◆ SOURCE DOCUMENT:
::::::
Deception is a major relational transgression that often leads to feelings of betrayal and distrust between relational partners. Deception violates relational rules and is considered to be a negative violation of expectations. Most people expect friends, relational partners, and even strangers to be truthful most of the time. If people expected most conversations to be untruthful, talking and communicating with others would require distraction and misdirection to acquire reliable information. A significant amount of deception occurs between some romantic and relational partners.

Deceit and dishonesty can also form grounds for civil litigation in tort, or contract law (where it is known as misrepresentation or fraudulent misrepresentation if deliberate), or give rise to criminal prosecution for fraud. It also forms a vital part of psychological warfare in denial and deception.

Types

Communication
Deception includes several types of communications or omissions that serve to distort or omit the whole truth. Examples of deception range from false statements to misleading claims in which relevant information is omitted, leading the receiver to infer false conclusions.  For example, a claim that 'sunflower oil is beneficial to brain health due to the presence of omega-3 fatty acids' may be misleading, as it leads the receiver to believe sunflower oil will benefit brain health more so than other foods.  In fact, sunflower oil is relatively low in omega-3 fatty acids and is not particularly good for brain health, so while this claim is technically true, it leads the receiver to infer false information.  Deception itself is intentionally managing verbal or nonverbal messages so that the message receiver will believe in a way that the message sender knows is false. Intent is critical with regard to deception. Intent differentiates between deception and an honest mistake. The Interpersonal Deception Theory explores the interrelation between communicative context and sender and receiver cognitions and behaviors in deceptive exchanges.
::::::
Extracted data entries
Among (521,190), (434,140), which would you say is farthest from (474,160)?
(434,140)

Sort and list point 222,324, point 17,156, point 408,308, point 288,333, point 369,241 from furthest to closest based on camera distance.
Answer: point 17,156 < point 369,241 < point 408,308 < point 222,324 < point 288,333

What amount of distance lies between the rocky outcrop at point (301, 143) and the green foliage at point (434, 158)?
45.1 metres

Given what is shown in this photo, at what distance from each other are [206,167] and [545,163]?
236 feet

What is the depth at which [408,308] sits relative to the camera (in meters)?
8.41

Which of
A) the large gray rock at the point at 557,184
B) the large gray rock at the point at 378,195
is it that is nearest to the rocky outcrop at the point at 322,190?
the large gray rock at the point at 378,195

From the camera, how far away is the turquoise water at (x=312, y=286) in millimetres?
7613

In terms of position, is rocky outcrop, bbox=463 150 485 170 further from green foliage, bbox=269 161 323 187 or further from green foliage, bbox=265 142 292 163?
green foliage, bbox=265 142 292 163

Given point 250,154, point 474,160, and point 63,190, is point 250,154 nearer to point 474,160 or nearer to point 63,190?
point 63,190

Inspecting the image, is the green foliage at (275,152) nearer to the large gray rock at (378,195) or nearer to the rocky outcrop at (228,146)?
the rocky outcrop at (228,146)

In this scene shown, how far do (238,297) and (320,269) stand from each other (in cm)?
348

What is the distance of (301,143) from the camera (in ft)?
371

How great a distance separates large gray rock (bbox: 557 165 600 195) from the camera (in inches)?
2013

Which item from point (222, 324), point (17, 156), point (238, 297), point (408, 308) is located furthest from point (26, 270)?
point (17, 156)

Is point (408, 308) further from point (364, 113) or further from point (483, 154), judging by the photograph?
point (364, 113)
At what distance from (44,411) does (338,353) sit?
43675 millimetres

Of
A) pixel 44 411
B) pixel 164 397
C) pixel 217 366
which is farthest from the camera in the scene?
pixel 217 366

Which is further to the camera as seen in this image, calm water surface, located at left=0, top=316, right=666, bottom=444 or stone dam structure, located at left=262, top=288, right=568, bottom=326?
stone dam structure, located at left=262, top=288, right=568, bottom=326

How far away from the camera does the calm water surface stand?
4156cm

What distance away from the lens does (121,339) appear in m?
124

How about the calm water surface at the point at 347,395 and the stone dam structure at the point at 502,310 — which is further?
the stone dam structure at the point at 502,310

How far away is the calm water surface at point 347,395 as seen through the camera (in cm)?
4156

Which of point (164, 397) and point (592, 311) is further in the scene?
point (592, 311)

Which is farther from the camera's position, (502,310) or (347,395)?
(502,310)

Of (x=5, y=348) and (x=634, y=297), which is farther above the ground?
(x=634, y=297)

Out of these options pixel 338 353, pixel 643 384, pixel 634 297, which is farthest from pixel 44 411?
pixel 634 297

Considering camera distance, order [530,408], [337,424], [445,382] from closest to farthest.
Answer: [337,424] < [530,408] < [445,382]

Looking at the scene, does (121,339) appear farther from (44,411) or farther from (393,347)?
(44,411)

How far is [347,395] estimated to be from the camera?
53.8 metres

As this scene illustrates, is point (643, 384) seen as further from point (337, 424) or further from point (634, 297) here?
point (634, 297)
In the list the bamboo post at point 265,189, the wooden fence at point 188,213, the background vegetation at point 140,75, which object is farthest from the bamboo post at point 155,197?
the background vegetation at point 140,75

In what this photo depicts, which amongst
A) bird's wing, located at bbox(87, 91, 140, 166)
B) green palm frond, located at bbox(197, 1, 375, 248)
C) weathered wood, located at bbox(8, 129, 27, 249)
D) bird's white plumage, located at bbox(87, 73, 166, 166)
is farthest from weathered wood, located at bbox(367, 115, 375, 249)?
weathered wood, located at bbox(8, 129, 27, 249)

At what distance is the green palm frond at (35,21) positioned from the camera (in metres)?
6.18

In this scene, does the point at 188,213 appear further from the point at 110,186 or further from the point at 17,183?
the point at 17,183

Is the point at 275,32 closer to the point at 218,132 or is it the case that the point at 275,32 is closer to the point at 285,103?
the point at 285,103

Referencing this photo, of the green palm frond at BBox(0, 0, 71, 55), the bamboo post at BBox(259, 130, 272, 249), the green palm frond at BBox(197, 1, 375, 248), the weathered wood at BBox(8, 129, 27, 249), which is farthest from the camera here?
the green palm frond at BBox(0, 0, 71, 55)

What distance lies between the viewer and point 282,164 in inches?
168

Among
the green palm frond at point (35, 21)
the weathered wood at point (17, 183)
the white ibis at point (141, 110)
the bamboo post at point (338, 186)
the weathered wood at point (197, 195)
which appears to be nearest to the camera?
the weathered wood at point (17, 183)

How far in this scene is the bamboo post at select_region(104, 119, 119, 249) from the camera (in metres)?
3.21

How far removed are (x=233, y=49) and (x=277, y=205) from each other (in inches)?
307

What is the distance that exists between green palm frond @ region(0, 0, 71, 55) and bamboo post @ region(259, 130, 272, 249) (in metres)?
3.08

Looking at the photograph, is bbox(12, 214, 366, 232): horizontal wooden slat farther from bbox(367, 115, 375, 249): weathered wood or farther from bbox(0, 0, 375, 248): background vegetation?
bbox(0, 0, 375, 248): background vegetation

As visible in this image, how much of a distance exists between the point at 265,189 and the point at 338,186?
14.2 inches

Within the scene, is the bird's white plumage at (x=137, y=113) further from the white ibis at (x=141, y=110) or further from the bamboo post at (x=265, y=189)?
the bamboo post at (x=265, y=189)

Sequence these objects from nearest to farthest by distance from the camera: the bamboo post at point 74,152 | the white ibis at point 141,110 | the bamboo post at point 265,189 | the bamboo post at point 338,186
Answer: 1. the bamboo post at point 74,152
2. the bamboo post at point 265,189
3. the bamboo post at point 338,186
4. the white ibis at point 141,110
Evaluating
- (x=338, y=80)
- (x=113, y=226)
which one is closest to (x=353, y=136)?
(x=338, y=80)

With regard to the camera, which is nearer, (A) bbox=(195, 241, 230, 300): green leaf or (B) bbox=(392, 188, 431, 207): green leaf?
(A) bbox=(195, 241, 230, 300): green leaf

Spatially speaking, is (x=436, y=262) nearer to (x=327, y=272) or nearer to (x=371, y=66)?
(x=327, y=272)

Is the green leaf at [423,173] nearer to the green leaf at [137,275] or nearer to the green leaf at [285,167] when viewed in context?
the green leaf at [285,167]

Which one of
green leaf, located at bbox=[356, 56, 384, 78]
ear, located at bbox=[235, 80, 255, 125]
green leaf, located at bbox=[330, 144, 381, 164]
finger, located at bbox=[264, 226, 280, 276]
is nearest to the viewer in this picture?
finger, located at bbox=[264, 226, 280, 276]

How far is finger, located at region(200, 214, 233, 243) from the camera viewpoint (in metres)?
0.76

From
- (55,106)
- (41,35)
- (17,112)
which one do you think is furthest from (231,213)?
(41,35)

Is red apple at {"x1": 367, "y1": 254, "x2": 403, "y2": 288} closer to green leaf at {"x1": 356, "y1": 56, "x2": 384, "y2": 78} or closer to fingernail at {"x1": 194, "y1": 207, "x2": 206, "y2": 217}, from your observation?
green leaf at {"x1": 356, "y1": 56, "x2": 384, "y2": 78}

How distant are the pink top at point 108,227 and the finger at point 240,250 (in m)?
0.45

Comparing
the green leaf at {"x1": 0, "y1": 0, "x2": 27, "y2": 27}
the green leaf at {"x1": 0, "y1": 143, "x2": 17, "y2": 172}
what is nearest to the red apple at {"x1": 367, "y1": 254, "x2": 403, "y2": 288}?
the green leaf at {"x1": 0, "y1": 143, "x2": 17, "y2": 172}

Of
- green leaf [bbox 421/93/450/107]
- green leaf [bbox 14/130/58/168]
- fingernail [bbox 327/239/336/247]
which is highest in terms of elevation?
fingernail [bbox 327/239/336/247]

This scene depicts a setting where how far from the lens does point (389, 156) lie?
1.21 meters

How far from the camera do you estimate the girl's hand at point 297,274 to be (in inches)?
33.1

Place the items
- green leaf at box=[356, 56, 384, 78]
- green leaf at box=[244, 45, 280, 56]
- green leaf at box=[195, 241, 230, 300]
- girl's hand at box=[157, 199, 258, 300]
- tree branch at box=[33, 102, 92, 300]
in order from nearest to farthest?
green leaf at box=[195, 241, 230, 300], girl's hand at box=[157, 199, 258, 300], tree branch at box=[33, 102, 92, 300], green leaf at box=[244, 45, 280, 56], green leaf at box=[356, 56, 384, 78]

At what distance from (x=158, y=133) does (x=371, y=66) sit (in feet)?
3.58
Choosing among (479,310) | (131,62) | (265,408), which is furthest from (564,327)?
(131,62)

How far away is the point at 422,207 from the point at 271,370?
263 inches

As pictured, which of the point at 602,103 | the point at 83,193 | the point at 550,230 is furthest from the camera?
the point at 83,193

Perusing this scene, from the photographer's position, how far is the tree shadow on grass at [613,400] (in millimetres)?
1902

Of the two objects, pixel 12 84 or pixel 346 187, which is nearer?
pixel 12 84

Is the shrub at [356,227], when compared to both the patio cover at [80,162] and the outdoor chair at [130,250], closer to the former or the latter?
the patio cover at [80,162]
::::::
◆ WRITTEN INSTRUCTION: Can you copy the passage on deception word for word, from "Deception is a" up to and including "denial and deception."? These entries were drawn from a separate source.

◆ OUTPUT:
Deception is a major relational transgression that often leads to feelings of betrayal and distrust between relational partners. Deception violates relational rules and is considered to be a negative violation of expectations. Most people expect friends, relational partners, and even strangers to be truthful most of the time. If people expected most conversations to be untruthful, talking and communicating with others would require distraction and misdirection to acquire reliable information. A significant amount of deception occurs between some romantic and relational partners.

Deceit and dishonesty can also form grounds for civil litigation in tort, or contract law (where it is known as misrepresentation or fraudulent misrepresentation if deliberate), or give rise to criminal prosecution for fraud. It also forms a vital part of psychological warfare in denial and deception.